SEITE

══════════

Diese natürliche Konkurrenz zwischen Alter und Jugend, zwischen verwelkter und blühender Schönheit, wird durch die Problematik der Supreme ganz besonders gut verdeutlicht: Manifestiert sich eine neue Supreme, so raubt diese der alten Supreme die Lebenskraft, bis diese stirbt und durch die neue Generation ersetzt wird. Macht war für Fiona schon immer ein entscheidender Faktor und so tötete sie nicht nur ihre Vorgängerin (toll inszenierter, dramaturgisch wichtiger Rückblick ins Jahr 1971), sondern auch ihre Nachfolgerin (beste Szene der Folge). Wie sich Fiona und Madison erst annähern und einen lustigen Abend miteinander verbringen, nur damit Fiona Madison am Ende die Kehle aufschlitzt, ist wunderbar eingefädelt worden und unterstreicht erneut das intrigante Wesen Fionas. Hier ist der Mut, mit Madison einen Hauptcharakter gleich in der dritten Episode sterben zu lassen, wirklich lobenswert, weil damit absolut nicht zu rechnen war – schade ist es hier nur um die tolle Dynamik zwischen Fiona und Madison, von der man gerne noch mehr gesehen hätte. Oder dürfen wir Madison vielleicht doch bald wieder zurückerwarten? Bei "American Horror Story" ist ja bekanntermaßen alles möglich.
Und kurze Zwischenfrage: Was hat es eigentlich mit Spalding auf sich?
"That magic box lies!"
In der Miss Robichaux Akademie passieren aber noch ganz andere Dinge. Zunächst einmal haben wir Delphine LaLaurie, die sich ihren neuen Lebensumständen anpassen muss und überhaupt nicht damit klarkommt, dass Afro-Amerikaner jetzt die gleichen Rechte haben und auch noch Präsident werden können. Diese humorvoll-satirische Herangehensweise an die Thematik ist definitiv gelungen, denn allein eine heulende Kathy Bates vor dem Fernseher, die die Welt nicht mehr versteht, ist einfach Gold wert. Allerdings sollte Bates in Zukunft schon mehr zu tun bekommen, als Queenies persönliche Sklavin zu sein – LaLaurie darf keinesfalls auf eine Comedyrolle reduziert werden, dafür wurde sie uns als viel zu angsteinflößend und mächtig vorgestellt.
Im Nachbarhaus haben wir derweil die neuen Bewohner Joan Ramsey samt Sohn Luke, die gleich einmal Bekanntschaft mit Madison und Nan machen dürfen. Inwiefern genau die bibeltreuen und frommen Nachbarn ins Geschehen eingebunden werden sollen, ist zu diesem Zeitpunkt noch nicht ganz klar, aber es bleibt zu hoffen, dass Murphy nicht schon wieder mit seiner Aversion gegen christliche Moralvorstellungen daherkommt (Staffel 2 lässt grüßen) und das Thema entweder umgeht oder differenzierter behandelt. Solange Patti LuPone dabei ist, kann ja aber eigentlich nichts schiefgehen.

══════════

VORLIEGENDE DATEN
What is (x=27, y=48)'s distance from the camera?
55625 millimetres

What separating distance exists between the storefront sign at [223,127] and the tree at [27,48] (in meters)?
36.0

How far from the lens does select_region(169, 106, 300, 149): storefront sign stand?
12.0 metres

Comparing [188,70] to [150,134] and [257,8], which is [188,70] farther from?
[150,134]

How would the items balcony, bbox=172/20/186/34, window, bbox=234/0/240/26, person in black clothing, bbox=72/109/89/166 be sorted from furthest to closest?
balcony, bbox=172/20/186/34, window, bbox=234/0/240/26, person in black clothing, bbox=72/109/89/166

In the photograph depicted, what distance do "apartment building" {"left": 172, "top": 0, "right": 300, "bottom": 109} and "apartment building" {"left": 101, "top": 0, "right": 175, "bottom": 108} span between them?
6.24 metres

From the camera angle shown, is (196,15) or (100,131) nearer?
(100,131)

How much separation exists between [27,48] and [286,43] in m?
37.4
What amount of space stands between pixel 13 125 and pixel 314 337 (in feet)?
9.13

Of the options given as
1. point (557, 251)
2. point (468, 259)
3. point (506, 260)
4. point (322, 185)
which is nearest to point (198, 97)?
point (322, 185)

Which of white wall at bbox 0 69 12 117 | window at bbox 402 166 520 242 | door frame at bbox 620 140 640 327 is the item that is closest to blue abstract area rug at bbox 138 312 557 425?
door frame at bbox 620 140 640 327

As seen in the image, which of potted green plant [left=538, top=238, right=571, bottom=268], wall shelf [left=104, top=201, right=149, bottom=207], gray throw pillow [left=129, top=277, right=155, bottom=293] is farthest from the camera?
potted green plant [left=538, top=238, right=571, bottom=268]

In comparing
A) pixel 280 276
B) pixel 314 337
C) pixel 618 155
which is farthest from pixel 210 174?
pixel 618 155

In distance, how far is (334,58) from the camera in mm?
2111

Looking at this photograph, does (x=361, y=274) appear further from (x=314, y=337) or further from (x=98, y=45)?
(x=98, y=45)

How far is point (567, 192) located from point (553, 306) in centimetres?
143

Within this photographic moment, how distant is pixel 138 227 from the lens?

══════════

ZU ERLEDIGEN
- 1) In welches Jahr führt laut der Kritik zu „American Horror Story“ der Rückblick, in dem Fiona ihre Vorgängerin tötet?
- 2) Setze die Kritik zu „American Horror Story“ im Anschluss an ihren letzten Satz fort.

GEGEBENE ANTWORTEN
- 1) In das Jahr 1971.

- 2)
Und dann haben wir noch Cordelia, die weiterhin verzweifelt nach einem Mittel sucht, um ihren Traum einer Familie wahr werden zu lassen. Dass sie sich in ihrer Hoffnungslosigkeit an Marie Laveau wendet, ist ein interessanter Twist (von dem blutigen Ritual ganz zu schweigen!), doch Laveau sieht überhaupt nicht ein, der Tochter ihrer neuen Erzfeindin zu helfen. Arme Cordelia. Angela Bassett glänzt derweil weiterhin als jahrhundertealte Voodoo-Priesterin mit iPad auf dem Schoß – herrlich!
Ach ja, und hatte ich schon Gabourey Sidibe und den Minotaurensex erwähnt? Verrücktes Zeug!
"When his father left, he became the man in this house."
Eher nebenher läuft unterdessen die Storyline rund um Zoe, Kyle und Misty. Lily Rabe hat aktuell nichts anderes zu tun, als zu Stevie-Nicks-Liedern zu singen, weswegen es wirklich nötig ist, mal eine konkrete Richtung für Mistys Geschichte zu finden. Zoes eigentlich gut gemeinte Idee, Kyle und seine Mutter wieder zusammenzubringen, geht dafür leider nach hinten los. Dass Kyle derart unter seiner Mutter leidete, ist wieder ein ganz neues Level an Horror. Es gibt kaum etwas schlimmeres als häuslichen Missbrauch und so steckt man als Zuschauer irgendwo zwischen Schock und Genugtuung, als Kyle urplötzlich auf seine Mutter einschlägt.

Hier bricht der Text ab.